### The records
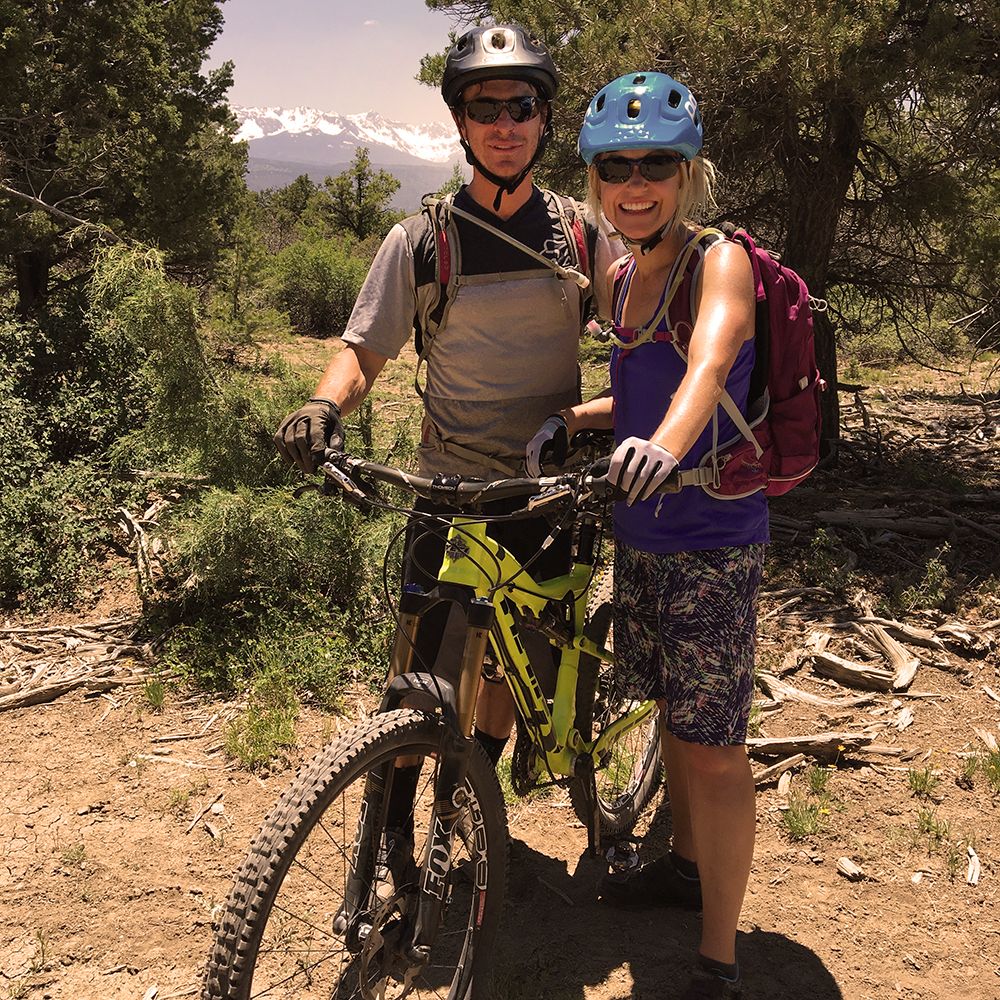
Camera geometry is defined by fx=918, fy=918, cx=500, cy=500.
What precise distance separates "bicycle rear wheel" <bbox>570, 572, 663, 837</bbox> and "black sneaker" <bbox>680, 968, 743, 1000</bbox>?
2.13 feet

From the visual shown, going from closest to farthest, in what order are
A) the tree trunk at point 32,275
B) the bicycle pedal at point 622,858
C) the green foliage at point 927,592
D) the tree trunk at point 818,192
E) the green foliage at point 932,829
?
the bicycle pedal at point 622,858 → the green foliage at point 932,829 → the green foliage at point 927,592 → the tree trunk at point 818,192 → the tree trunk at point 32,275

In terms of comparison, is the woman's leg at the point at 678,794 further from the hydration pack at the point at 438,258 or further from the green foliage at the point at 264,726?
the green foliage at the point at 264,726

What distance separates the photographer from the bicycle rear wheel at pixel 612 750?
3146mm

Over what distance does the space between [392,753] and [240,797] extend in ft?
7.08

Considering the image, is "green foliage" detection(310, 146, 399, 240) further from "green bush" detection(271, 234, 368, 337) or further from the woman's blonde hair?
the woman's blonde hair

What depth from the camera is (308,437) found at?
241 cm

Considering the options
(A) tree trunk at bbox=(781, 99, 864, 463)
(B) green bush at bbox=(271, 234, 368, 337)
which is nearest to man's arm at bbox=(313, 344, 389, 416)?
(A) tree trunk at bbox=(781, 99, 864, 463)

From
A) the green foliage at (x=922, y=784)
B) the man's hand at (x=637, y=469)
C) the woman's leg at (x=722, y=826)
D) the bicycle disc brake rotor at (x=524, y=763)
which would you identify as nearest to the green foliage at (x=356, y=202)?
the green foliage at (x=922, y=784)

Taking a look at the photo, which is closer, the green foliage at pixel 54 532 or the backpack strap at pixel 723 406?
the backpack strap at pixel 723 406

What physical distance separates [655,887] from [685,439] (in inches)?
76.1

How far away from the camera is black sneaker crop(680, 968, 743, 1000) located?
2.76 m

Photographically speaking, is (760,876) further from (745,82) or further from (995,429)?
(995,429)

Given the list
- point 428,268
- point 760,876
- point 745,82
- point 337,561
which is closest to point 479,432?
point 428,268

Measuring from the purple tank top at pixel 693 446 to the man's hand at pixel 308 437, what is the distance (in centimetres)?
83
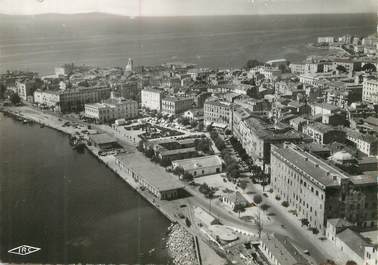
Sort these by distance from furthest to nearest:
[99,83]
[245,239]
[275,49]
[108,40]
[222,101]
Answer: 1. [108,40]
2. [275,49]
3. [99,83]
4. [222,101]
5. [245,239]

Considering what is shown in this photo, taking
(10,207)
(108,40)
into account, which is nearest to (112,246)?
(10,207)

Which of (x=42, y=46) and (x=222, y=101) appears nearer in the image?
(x=222, y=101)

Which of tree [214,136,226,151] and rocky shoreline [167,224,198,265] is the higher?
tree [214,136,226,151]

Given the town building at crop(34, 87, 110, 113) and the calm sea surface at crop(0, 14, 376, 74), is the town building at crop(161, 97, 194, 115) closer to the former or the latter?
the town building at crop(34, 87, 110, 113)

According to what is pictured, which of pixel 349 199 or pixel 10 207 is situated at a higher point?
pixel 349 199

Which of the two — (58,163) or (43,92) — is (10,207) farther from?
(43,92)

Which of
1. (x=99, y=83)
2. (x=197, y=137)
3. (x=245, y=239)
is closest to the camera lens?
(x=245, y=239)

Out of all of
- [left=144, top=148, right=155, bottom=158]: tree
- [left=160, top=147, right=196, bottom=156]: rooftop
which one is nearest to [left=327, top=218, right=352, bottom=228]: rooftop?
[left=160, top=147, right=196, bottom=156]: rooftop

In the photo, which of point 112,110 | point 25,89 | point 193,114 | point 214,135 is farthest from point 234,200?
point 25,89
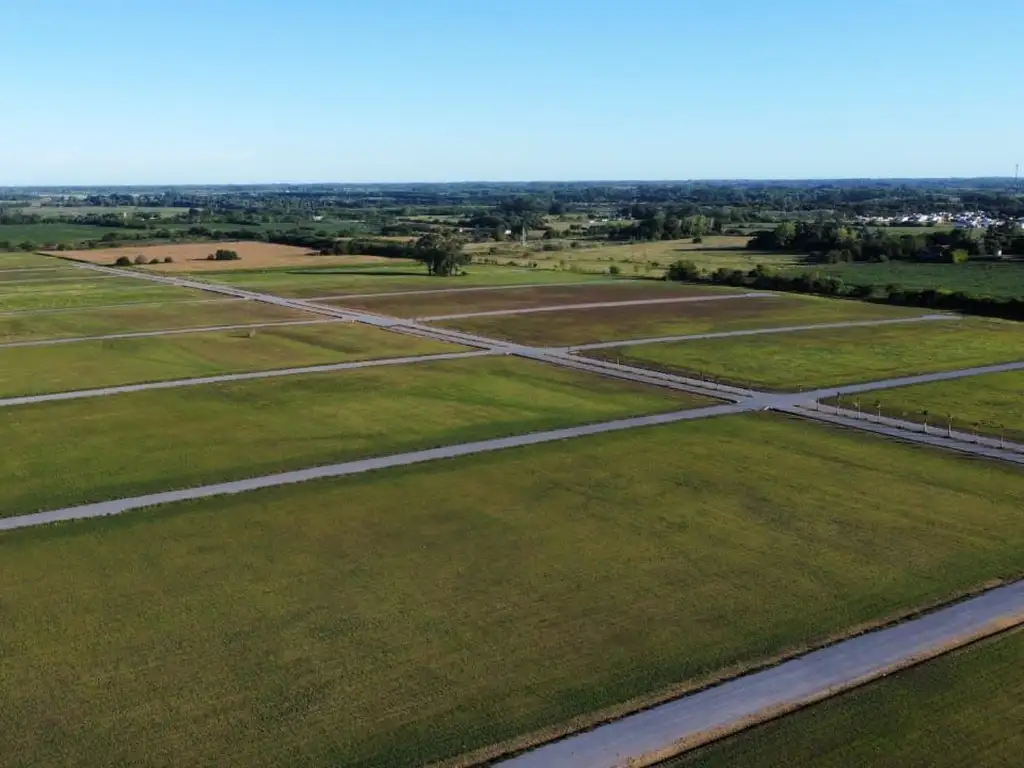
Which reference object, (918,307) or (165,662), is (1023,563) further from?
(918,307)

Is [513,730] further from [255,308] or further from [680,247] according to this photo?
[680,247]

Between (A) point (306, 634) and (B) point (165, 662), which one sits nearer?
(B) point (165, 662)

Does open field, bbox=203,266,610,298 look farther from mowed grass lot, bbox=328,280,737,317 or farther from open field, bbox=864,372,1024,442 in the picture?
open field, bbox=864,372,1024,442

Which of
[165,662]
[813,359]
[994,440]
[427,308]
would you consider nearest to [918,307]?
[813,359]

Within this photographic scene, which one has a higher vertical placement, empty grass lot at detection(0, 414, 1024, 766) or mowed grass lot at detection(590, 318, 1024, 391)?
mowed grass lot at detection(590, 318, 1024, 391)

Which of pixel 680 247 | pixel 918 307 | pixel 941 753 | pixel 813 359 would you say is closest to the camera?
pixel 941 753

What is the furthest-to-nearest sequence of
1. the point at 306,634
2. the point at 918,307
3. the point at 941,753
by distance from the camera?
the point at 918,307, the point at 306,634, the point at 941,753

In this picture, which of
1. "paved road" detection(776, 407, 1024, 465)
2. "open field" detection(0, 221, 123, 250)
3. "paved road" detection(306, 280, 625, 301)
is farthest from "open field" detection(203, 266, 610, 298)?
"open field" detection(0, 221, 123, 250)
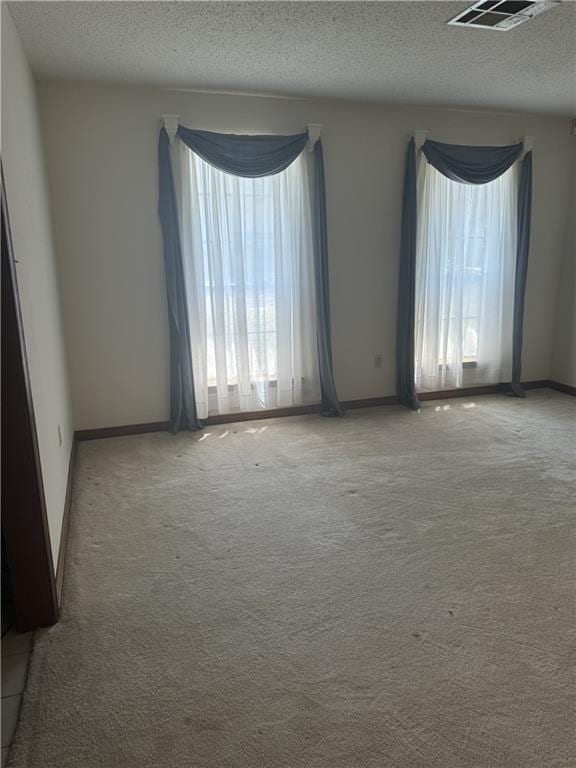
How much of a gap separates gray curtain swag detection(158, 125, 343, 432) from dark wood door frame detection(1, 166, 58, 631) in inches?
77.4

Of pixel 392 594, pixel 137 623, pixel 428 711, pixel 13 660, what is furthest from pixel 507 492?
pixel 13 660

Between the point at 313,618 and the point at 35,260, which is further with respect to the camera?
the point at 35,260

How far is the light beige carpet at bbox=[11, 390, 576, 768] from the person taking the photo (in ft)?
4.66

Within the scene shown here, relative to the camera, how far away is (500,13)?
96.5 inches

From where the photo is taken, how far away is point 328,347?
414cm

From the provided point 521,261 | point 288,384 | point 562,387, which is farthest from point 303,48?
point 562,387

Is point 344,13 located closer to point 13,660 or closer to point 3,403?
point 3,403

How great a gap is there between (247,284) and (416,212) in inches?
60.2

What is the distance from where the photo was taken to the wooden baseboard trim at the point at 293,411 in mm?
3852

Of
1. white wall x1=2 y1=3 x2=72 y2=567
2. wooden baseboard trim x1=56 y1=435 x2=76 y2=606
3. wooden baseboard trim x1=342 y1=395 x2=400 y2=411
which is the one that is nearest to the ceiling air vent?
white wall x1=2 y1=3 x2=72 y2=567

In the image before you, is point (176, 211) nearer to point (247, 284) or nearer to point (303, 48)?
point (247, 284)

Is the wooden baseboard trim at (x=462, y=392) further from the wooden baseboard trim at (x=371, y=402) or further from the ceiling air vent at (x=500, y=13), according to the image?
the ceiling air vent at (x=500, y=13)

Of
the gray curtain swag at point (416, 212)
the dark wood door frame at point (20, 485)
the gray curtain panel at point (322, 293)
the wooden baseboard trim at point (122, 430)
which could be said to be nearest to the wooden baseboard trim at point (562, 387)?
the gray curtain swag at point (416, 212)

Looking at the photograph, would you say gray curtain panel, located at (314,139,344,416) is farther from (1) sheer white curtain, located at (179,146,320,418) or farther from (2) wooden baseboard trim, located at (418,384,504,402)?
(2) wooden baseboard trim, located at (418,384,504,402)
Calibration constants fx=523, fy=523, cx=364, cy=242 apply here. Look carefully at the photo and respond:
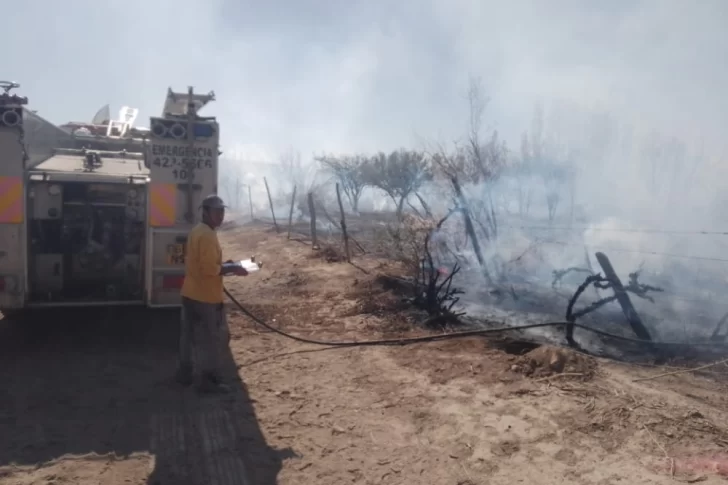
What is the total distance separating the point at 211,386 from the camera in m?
5.46

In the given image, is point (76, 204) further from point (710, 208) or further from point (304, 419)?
point (710, 208)

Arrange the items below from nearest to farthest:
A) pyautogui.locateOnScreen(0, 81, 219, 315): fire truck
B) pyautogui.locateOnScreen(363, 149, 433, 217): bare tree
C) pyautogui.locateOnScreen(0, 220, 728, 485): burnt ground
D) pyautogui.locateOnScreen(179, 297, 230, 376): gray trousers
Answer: pyautogui.locateOnScreen(0, 220, 728, 485): burnt ground < pyautogui.locateOnScreen(179, 297, 230, 376): gray trousers < pyautogui.locateOnScreen(0, 81, 219, 315): fire truck < pyautogui.locateOnScreen(363, 149, 433, 217): bare tree

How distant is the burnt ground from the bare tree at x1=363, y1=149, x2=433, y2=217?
85.3 feet

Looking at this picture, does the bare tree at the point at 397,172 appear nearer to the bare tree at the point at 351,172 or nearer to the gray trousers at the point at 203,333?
the bare tree at the point at 351,172

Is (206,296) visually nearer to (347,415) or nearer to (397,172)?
(347,415)

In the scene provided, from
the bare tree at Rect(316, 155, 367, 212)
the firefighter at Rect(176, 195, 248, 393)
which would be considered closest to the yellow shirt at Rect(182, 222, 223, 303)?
the firefighter at Rect(176, 195, 248, 393)

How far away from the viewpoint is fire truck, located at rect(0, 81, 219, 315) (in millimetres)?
6016

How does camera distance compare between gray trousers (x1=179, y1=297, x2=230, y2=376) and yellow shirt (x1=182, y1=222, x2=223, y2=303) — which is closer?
yellow shirt (x1=182, y1=222, x2=223, y2=303)

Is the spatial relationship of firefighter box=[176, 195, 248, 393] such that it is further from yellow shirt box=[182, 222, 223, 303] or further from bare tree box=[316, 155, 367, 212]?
bare tree box=[316, 155, 367, 212]

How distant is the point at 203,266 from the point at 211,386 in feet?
4.28

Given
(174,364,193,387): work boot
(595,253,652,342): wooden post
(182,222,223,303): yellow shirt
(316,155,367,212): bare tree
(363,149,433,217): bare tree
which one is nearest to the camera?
(182,222,223,303): yellow shirt

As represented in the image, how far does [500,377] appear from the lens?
18.9 feet

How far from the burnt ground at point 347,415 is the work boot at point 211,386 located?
0.45 feet


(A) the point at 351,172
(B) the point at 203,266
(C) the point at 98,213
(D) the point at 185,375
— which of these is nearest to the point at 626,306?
(B) the point at 203,266
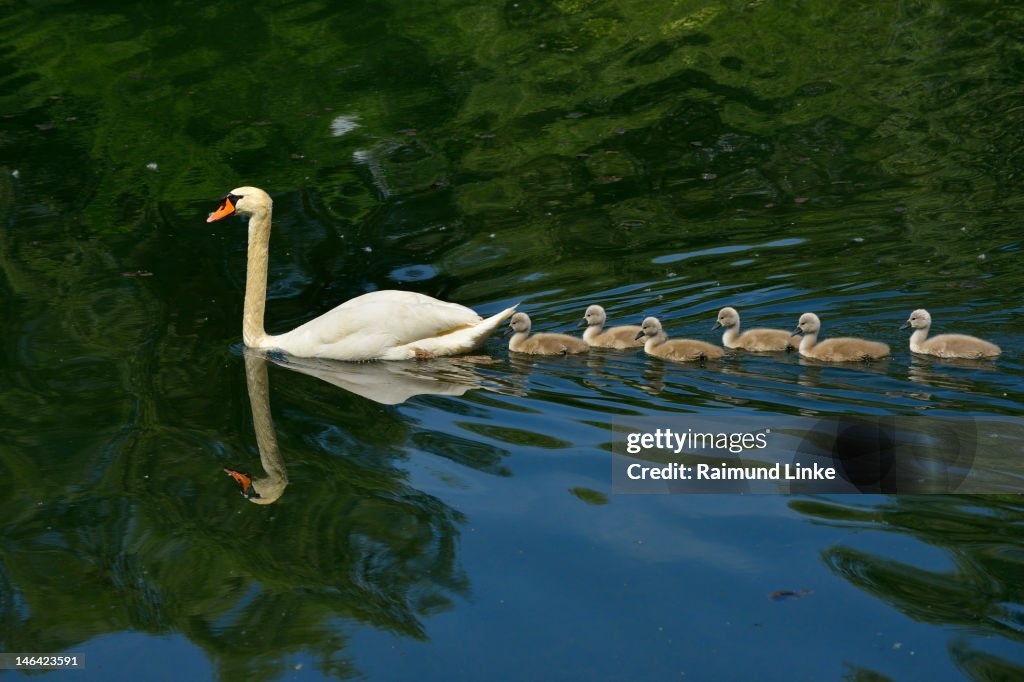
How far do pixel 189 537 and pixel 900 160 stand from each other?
32.3 ft

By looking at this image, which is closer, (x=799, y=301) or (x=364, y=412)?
(x=364, y=412)

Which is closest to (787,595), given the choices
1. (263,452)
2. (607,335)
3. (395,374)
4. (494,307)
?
(263,452)

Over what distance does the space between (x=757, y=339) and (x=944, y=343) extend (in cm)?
131

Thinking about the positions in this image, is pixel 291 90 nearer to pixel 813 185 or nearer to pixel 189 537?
pixel 813 185

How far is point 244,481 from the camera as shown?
8094 millimetres

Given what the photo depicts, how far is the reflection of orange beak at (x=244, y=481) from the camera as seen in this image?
26.0 ft

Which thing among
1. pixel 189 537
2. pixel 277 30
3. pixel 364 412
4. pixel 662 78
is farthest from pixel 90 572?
pixel 277 30

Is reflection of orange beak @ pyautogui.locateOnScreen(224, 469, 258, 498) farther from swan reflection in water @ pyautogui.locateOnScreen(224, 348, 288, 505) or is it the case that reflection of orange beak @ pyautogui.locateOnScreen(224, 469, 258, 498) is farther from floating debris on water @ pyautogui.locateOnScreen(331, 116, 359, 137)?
floating debris on water @ pyautogui.locateOnScreen(331, 116, 359, 137)

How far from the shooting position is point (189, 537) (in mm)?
7395

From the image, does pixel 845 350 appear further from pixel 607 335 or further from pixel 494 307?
pixel 494 307

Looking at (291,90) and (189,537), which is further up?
(291,90)

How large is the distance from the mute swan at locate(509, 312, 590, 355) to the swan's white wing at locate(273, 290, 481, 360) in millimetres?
303

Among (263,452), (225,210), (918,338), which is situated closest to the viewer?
(263,452)

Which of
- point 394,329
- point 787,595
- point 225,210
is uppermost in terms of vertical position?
point 225,210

### Task goal
Rewrite the data from its start through the line containing "the bicycle pedal at point 622,858 →", inclusive, replacing "sneaker" with "shoe" and leaving everything else unchanged. Leave the pictures out of your answer.

### Result
Camera geometry is defined by fx=918, fy=918, cx=500, cy=500.
What precise distance separates "bicycle rear wheel" <bbox>570, 572, 663, 837</bbox> and "black shoe" <bbox>680, 968, 743, 1000</bbox>?
2.13 feet

From the visual shown, going from closest to farthest, in what order are
A) the tree trunk at point 32,275
B) the bicycle pedal at point 622,858
C) the green foliage at point 927,592
D) the tree trunk at point 818,192
E) the green foliage at point 932,829
?
the bicycle pedal at point 622,858 → the green foliage at point 932,829 → the green foliage at point 927,592 → the tree trunk at point 818,192 → the tree trunk at point 32,275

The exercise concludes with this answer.